Copy out all of the material below verbatim, from the first line to the last.

-- Start GIVEN INFORMATION --

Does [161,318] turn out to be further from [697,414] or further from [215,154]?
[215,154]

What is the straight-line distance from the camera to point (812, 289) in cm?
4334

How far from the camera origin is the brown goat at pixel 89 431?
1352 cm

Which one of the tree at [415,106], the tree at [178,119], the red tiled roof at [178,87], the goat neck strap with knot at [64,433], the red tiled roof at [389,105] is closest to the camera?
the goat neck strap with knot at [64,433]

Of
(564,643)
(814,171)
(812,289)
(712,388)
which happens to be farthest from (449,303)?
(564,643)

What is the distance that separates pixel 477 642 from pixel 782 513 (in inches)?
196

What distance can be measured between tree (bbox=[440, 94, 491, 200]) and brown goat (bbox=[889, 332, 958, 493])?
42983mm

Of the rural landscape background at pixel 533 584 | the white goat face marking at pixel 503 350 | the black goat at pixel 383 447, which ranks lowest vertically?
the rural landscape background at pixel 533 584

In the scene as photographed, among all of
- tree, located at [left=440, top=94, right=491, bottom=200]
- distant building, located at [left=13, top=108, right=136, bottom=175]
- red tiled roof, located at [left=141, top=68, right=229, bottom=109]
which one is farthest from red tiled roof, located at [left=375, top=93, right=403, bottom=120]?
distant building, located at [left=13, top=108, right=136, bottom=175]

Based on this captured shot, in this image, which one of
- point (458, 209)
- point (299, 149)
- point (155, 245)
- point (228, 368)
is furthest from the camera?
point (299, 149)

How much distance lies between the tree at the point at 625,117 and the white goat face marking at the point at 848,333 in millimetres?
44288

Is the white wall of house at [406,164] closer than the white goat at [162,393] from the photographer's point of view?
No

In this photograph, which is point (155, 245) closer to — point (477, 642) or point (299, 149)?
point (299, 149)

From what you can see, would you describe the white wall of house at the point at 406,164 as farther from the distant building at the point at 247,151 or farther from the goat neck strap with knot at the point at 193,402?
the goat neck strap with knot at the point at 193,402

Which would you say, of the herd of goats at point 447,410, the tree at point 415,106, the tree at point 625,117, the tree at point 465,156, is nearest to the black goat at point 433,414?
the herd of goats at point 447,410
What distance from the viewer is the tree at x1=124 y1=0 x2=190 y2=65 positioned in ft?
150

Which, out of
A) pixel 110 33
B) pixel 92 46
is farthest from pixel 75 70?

-- End GIVEN INFORMATION --

* CORRECT RESULT:
Does [161,318] turn out to be further from [697,414] or further from [215,154]?
[215,154]

What is the straight-line distance from the camera to point (812, 289) in cm?
4334

How far from the camera origin is the brown goat at pixel 89 431?
1352 cm

Which one of the tree at [415,106], the tree at [178,119], the red tiled roof at [178,87], the goat neck strap with knot at [64,433], the red tiled roof at [389,105] is closest to the camera?
the goat neck strap with knot at [64,433]

Of
(564,643)
(814,171)
(812,289)
(712,388)
which happens to be farthest from (449,303)?
(564,643)

What is the distance that separates pixel 477 642 from pixel 782 513 (in inches)?
196

What distance can be measured between tree (bbox=[440, 94, 491, 200]) and brown goat (bbox=[889, 332, 958, 493])?
42983mm

Of the rural landscape background at pixel 533 584 | the white goat face marking at pixel 503 350 | the black goat at pixel 383 447, which ranks lowest vertically?
the rural landscape background at pixel 533 584

In the scene as photographed, among all of
- tree, located at [left=440, top=94, right=491, bottom=200]
- distant building, located at [left=13, top=108, right=136, bottom=175]
- red tiled roof, located at [left=141, top=68, right=229, bottom=109]
which one is farthest from red tiled roof, located at [left=375, top=93, right=403, bottom=120]?
distant building, located at [left=13, top=108, right=136, bottom=175]

Based on this captured shot, in this image, which one of
- point (458, 209)
- point (299, 149)
- point (155, 245)
- point (228, 368)
is furthest from the camera?
point (299, 149)

How much distance lies between the tree at the point at 625,117 and the white goat face marking at the point at 848,333 in millimetres?
44288

Is the white wall of house at [406,164] closer than the white goat at [162,393] from the photographer's point of view?
No

In this photograph, which is point (155, 245) closer to — point (477, 642) or point (299, 149)?
point (299, 149)

From what you can see, would you describe the white wall of house at the point at 406,164 as farther from the distant building at the point at 247,151 or farther from the goat neck strap with knot at the point at 193,402?
the goat neck strap with knot at the point at 193,402

Which would you say, of the herd of goats at point 447,410, the tree at point 415,106, the tree at point 625,117, the tree at point 465,156, is nearest to the black goat at point 433,414?
the herd of goats at point 447,410
What distance from the viewer is the tree at x1=124 y1=0 x2=190 y2=65 positioned in ft?
150

Which, out of
A) pixel 110 33
B) pixel 92 46
is farthest from pixel 75 70?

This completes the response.